Who’s to Blame for Human Depravity?

If ever you find yourself about to be eaten by an alligator, or sat upon by a hippopotamus, it is probably not a good idea to appeal to the better angels of their nature in hopes of securing your release.  In the first place, there are no better angels lurking about the animal world, nature never having gotten around to inscribing beasts with rational souls.  In the second place, they are behaving exactly as denizens of the jungle and swamp are supposed to behave, which is why your destiny may well be their dinner.  What else can one expect of creatures so utterly unlike us that neither the image nor the likeness of God will ever be found in them?

The light of reason illumines only creatures of sense and sensibility, to use the language of Jane Austen; so give it a good and brisk workout from time to time.  God intended the exercise to flood the mind with all that elevates us above the animals.  However cute the cocker spaniel, or cozy the koala bear, their hearts will never soar beyond the stars, nor respond with tender mercy to the anguished cries of the poor.  But our hearts may well be moved to do so.  Yes, and free to refuse as well.  And in that refusal we see unmistakable evidence of that terrifying compliment, citing a lapidary phrase out of C.S. Lewis, paid to us by a God who takes so seriously the freedom he confers that he is willing even to run the risk of men spitting in his eye.  If to be free is to have the capacity for making wise and virtuous choices, pursuant to an end far beyond mere appetite, it is at the same time the right to lose oneself in sin and damnation.

== Exercise aim ==
Reproduce the essay on human depravity word for word, from its title to its final sentence. Rely on the essay alone.

== Source material ==

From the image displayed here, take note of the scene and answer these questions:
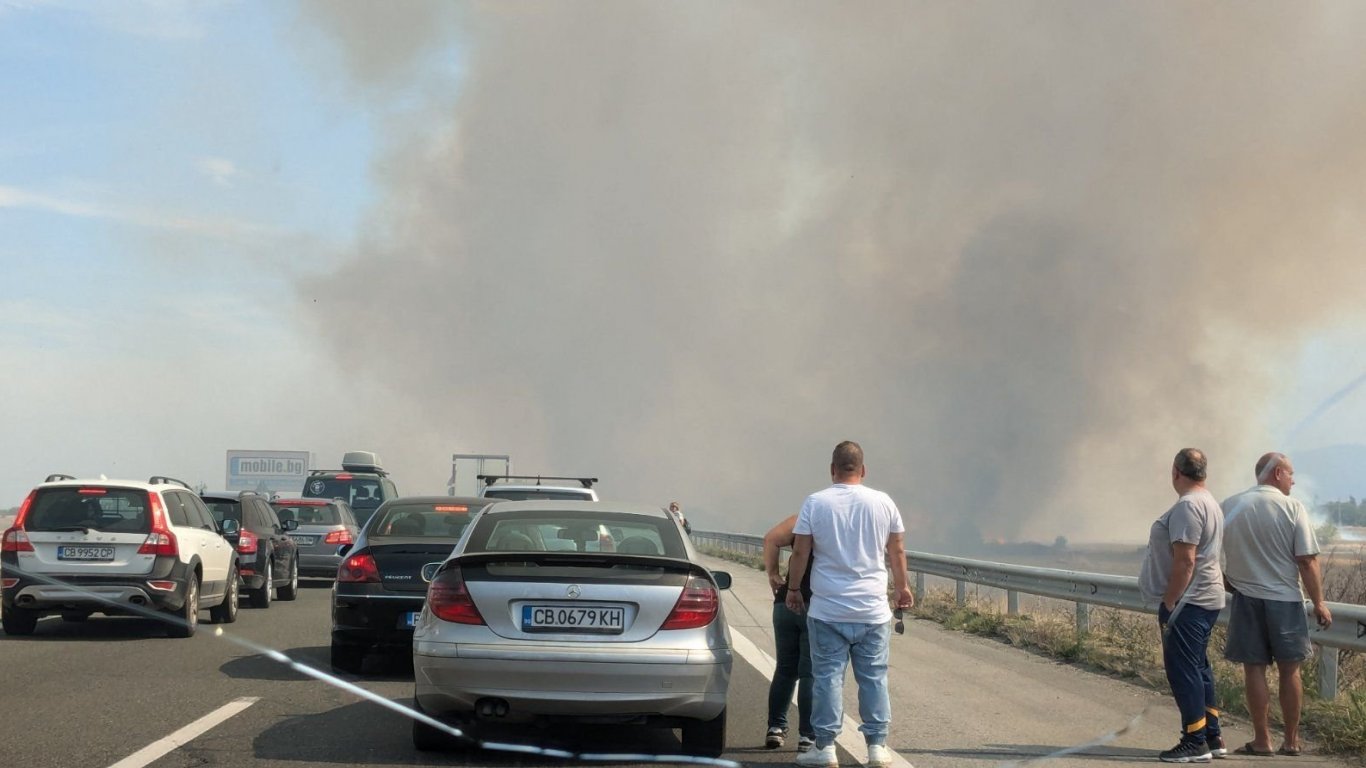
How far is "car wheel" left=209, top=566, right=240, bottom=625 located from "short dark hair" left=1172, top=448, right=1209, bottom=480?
1157 cm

== Result ==
Who’s to Blame for Human Depravity?

If ever you find yourself about to be eaten by an alligator, or sat upon by a hippopotamus, it is probably not a good idea to appeal to the better angels of their nature in hopes of securing your release.  In the first place, there are no better angels lurking about the animal world, nature never having gotten around to inscribing beasts with rational souls.  In the second place, they are behaving exactly as denizens of the jungle and swamp are supposed to behave, which is why your destiny may well be their dinner.  What else can one expect of creatures so utterly unlike us that neither the image nor the likeness of God will ever be found in them?

The light of reason illumines only creatures of sense and sensibility, to use the language of Jane Austen; so give it a good and brisk workout from time to time.  God intended the exercise to flood the mind with all that elevates us above the animals.  However cute the cocker spaniel, or cozy the koala bear, their hearts will never soar beyond the stars, nor respond with tender mercy to the anguished cries of the poor.  But our hearts may well be moved to do so.  Yes, and free to refuse as well.  And in that refusal we see unmistakable evidence of that terrifying compliment, citing a lapidary phrase out of C.S. Lewis, paid to us by a God who takes so seriously the freedom he confers that he is willing even to run the risk of men spitting in his eye.  If to be free is to have the capacity for making wise and virtuous choices, pursuant to an end far beyond mere appetite, it is at the same time the right to lose oneself in sin and damnation.